# Selected excerpt
###

From c9f3c097ed5bce9adcc3f257b55a500e4dd9b90f Mon Sep 17 00:00:00 2001
From: Rafael Ravedutti <rafaelravedutti@gmail.com>
Date: Fri, 1 Dec 2023 19:20:00 +0100
Subject: [PATCH] Pack, communicate and unpack everything together in
 synchronize()

Signed-off-by: Rafael Ravedutti <rafaelravedutti@gmail.com>
---
 runtime/domain/regular_6d_stencil.cpp |  46 +++++++--
 runtime/domain/regular_6d_stencil.hpp |   5 +
 runtime/pairs.cpp                     |  74 ++++++--------
 runtime/pairs.hpp                     |   6 ++
 src/pairs/sim/comm.py                 | 136 +++++++++++++++++++++++---
 5 files changed, 201 insertions(+), 66 deletions(-)

###

# Record list
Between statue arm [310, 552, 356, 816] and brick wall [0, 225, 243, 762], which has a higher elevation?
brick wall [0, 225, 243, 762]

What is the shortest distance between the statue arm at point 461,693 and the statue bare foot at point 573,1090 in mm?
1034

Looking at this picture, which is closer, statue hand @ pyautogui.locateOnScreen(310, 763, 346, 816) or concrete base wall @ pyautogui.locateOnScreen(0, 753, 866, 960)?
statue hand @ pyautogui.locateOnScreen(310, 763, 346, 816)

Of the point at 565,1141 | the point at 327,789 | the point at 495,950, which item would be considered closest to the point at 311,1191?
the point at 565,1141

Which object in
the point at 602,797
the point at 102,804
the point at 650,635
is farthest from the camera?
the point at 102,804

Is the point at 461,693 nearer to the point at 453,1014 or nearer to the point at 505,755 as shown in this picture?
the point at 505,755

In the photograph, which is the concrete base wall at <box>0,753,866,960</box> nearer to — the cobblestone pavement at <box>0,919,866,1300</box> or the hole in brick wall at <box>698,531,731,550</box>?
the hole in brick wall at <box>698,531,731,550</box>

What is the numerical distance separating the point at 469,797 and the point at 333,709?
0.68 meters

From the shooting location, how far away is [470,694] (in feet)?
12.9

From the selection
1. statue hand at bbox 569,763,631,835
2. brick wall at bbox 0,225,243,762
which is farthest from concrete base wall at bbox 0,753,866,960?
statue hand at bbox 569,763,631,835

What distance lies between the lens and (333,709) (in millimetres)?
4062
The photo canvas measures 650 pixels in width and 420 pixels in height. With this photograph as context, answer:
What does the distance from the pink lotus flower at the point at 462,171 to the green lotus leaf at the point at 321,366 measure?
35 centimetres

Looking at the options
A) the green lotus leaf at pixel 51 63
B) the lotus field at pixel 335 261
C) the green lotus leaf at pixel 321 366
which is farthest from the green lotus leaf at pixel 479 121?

###

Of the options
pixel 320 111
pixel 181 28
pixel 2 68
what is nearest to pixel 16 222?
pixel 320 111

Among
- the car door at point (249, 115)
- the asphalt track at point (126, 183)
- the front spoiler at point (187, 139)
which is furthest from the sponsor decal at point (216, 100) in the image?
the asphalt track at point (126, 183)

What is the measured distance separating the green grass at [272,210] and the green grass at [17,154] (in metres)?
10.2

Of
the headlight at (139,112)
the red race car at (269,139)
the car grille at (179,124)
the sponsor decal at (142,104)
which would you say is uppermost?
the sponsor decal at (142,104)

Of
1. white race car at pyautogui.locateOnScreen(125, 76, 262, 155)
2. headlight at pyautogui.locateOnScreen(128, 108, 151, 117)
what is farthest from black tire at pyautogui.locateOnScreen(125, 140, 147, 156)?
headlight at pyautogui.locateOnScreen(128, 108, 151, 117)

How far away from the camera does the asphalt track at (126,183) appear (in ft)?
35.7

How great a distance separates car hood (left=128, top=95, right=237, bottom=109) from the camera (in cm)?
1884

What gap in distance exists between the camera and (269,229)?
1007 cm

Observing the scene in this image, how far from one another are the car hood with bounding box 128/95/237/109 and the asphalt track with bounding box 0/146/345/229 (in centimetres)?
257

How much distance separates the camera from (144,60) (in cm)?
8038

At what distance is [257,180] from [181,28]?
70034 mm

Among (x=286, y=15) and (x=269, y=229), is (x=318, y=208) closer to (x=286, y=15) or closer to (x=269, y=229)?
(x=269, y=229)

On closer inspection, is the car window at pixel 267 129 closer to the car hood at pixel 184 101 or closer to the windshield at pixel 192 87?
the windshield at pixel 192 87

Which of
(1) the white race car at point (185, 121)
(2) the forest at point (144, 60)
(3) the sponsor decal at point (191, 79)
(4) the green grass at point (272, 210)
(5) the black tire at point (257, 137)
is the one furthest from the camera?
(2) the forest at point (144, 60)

###

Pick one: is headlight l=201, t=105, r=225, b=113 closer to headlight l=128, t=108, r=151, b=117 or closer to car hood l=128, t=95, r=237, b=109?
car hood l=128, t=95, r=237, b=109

###

# What is expected
Reproduce the part of the patch header that begins with the words containing "From c9f3c097ed5bce9adcc3f257b55a500e4dd9b90f Mon" and ends with "synchronize()". The material comes from a different source than the patch header.

# Reply
From c9f3c097ed5bce9adcc3f257b55a500e4dd9b90f Mon Sep 17 00:00:00 2001
From: Rafael Ravedutti <rafaelravedutti@gmail.com>
Date: Fri, 1 Dec 2023 19:20:00 +0100
Subject: [PATCH] Pack, communicate and unpack everything together in
 synchronize()